_TASK TO COMPLETE_
What is needed is an exact copy of the entries below, from the line that contains "In this scene, would" through the final line, both included, and nothing else.

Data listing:
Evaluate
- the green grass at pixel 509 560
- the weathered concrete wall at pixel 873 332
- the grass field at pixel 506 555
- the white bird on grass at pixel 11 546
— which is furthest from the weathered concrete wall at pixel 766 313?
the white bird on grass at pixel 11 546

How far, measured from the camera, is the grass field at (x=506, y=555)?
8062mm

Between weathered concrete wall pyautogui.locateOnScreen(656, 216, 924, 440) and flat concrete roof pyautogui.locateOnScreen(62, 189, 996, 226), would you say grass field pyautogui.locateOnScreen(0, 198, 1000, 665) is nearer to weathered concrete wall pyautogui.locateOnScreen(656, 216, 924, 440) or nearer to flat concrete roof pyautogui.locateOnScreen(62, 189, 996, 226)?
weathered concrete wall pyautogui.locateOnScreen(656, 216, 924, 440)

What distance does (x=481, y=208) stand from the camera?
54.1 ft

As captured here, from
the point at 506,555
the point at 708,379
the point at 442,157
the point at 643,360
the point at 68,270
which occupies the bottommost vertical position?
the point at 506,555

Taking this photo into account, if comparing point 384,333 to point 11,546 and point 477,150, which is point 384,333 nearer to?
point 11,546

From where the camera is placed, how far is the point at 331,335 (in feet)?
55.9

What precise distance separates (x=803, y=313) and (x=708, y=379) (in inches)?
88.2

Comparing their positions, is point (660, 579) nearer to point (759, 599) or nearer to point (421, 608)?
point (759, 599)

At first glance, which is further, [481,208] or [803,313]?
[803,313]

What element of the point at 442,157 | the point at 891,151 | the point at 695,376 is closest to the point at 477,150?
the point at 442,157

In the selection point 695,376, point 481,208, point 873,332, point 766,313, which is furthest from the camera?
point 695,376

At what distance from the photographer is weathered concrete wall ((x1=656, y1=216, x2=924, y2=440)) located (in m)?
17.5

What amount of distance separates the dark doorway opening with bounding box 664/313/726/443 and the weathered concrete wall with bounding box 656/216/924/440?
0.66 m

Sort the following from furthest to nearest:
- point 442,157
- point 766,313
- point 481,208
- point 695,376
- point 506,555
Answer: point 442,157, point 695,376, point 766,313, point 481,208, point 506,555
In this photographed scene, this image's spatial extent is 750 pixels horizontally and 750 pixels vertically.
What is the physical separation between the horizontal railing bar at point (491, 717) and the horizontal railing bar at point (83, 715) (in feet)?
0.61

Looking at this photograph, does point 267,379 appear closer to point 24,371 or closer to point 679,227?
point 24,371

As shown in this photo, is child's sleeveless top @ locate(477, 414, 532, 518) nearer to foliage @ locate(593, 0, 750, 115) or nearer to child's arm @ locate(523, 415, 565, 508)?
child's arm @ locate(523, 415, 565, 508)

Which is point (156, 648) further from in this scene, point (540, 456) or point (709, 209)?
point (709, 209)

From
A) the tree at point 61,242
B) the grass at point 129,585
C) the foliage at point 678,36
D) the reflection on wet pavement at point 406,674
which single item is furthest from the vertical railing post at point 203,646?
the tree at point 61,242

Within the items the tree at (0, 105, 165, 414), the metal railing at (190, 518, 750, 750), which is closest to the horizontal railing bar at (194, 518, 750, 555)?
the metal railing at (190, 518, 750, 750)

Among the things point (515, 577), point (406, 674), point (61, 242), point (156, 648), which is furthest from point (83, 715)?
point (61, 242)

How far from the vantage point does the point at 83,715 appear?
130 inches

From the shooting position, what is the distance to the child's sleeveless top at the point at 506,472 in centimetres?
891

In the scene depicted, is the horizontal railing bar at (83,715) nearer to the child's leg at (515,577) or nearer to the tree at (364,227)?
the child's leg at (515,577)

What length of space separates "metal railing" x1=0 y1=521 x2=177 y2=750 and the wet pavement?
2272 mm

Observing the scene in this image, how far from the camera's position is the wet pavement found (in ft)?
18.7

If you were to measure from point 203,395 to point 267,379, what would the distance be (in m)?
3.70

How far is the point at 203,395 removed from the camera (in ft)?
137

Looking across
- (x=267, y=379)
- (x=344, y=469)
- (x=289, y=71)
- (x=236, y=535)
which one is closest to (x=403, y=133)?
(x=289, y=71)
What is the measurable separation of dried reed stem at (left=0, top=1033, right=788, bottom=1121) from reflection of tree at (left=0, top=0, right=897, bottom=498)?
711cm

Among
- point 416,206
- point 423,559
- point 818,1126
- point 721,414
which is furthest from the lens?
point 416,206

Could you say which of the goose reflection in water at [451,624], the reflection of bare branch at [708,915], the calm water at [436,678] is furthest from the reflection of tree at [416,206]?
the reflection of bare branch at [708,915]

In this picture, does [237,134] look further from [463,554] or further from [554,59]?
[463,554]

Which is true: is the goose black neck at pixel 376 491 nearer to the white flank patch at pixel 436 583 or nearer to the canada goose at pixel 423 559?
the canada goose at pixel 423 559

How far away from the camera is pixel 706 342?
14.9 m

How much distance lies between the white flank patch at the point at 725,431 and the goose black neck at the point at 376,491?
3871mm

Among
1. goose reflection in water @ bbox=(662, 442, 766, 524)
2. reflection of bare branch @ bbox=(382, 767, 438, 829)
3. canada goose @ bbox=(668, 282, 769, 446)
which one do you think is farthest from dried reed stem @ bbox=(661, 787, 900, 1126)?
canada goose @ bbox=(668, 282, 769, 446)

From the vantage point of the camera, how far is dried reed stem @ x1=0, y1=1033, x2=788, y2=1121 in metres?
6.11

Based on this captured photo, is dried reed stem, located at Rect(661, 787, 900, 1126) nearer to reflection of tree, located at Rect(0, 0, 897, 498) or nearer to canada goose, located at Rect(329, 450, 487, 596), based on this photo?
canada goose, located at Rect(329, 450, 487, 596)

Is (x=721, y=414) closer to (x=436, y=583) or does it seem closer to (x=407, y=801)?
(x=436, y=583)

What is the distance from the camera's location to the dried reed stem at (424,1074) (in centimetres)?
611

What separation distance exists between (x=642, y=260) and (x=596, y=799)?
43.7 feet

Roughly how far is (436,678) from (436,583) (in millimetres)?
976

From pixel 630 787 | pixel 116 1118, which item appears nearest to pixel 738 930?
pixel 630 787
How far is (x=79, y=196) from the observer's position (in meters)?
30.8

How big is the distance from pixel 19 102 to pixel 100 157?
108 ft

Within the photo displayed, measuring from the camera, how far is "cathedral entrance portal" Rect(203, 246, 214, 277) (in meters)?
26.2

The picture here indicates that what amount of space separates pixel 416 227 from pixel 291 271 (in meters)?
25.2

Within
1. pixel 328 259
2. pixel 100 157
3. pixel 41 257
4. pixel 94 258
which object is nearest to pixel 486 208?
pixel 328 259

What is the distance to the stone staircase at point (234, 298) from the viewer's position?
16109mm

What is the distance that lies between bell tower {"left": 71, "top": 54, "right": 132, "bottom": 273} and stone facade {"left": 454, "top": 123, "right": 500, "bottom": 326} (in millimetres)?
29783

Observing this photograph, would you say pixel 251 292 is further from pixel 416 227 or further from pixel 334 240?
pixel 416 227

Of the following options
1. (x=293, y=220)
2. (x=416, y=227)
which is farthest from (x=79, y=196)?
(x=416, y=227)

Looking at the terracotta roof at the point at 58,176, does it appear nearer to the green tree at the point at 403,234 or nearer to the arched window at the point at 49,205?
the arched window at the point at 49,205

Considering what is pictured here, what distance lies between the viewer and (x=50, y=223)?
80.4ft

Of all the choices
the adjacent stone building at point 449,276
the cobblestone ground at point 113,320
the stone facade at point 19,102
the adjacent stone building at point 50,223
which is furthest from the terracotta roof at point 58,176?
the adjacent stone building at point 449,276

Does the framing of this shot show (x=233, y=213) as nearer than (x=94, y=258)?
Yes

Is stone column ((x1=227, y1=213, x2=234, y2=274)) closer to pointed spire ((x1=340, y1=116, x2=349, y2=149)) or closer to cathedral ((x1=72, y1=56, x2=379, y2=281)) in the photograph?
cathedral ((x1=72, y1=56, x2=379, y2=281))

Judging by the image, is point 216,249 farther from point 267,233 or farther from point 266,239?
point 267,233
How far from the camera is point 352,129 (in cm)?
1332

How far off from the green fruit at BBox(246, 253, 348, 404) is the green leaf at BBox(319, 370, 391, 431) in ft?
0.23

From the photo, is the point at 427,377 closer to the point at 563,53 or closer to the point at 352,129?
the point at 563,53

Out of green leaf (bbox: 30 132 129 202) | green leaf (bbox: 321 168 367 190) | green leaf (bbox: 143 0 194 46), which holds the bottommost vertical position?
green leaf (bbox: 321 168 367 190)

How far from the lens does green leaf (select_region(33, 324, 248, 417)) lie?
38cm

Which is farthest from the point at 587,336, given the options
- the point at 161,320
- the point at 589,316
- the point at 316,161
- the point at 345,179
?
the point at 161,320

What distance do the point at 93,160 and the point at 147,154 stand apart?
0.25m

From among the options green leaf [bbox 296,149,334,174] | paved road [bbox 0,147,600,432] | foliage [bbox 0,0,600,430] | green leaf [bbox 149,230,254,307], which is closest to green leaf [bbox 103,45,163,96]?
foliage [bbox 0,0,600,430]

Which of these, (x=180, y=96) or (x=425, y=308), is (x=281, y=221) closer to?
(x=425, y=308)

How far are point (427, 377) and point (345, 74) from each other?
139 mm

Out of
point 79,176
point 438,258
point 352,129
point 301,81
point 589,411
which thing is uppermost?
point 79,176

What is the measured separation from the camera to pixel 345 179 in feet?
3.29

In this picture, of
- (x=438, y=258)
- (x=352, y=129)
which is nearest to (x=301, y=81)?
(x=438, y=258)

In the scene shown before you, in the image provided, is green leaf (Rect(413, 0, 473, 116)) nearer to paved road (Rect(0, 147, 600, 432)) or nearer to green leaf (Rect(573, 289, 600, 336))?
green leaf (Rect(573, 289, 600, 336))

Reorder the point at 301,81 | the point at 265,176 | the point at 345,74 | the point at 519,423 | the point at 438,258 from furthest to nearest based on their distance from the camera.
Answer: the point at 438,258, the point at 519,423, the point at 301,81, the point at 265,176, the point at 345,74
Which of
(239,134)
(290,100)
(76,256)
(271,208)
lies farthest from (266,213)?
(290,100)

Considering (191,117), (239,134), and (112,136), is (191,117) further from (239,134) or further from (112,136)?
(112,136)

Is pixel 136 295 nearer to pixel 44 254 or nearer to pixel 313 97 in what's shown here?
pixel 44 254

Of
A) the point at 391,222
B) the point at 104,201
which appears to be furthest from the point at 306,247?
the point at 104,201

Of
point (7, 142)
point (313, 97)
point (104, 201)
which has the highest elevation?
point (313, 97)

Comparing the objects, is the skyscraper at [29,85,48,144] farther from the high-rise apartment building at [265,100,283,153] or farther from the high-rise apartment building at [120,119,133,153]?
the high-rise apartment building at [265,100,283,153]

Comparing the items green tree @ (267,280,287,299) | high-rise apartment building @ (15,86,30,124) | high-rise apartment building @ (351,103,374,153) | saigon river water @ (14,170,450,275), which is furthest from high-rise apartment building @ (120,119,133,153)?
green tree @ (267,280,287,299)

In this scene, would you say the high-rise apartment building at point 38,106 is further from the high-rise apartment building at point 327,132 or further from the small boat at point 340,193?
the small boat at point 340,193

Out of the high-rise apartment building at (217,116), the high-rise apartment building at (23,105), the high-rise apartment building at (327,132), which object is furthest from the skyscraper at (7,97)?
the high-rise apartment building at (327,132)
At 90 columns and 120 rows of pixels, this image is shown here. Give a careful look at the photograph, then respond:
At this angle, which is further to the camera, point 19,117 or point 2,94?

_WRITTEN SOLUTION_
In this scene, would you say the high-rise apartment building at point 38,106 is further from the high-rise apartment building at point 327,132 or further from the small boat at point 340,193?
the small boat at point 340,193

Out of the high-rise apartment building at (217,116), the high-rise apartment building at (23,105), the high-rise apartment building at (327,132), which object is furthest from the skyscraper at (7,97)?
the high-rise apartment building at (327,132)
At 90 columns and 120 rows of pixels, this image is shown here. Give a careful look at the photograph, then respond:
At this angle, which is further to the camera, point 19,117 or point 2,94?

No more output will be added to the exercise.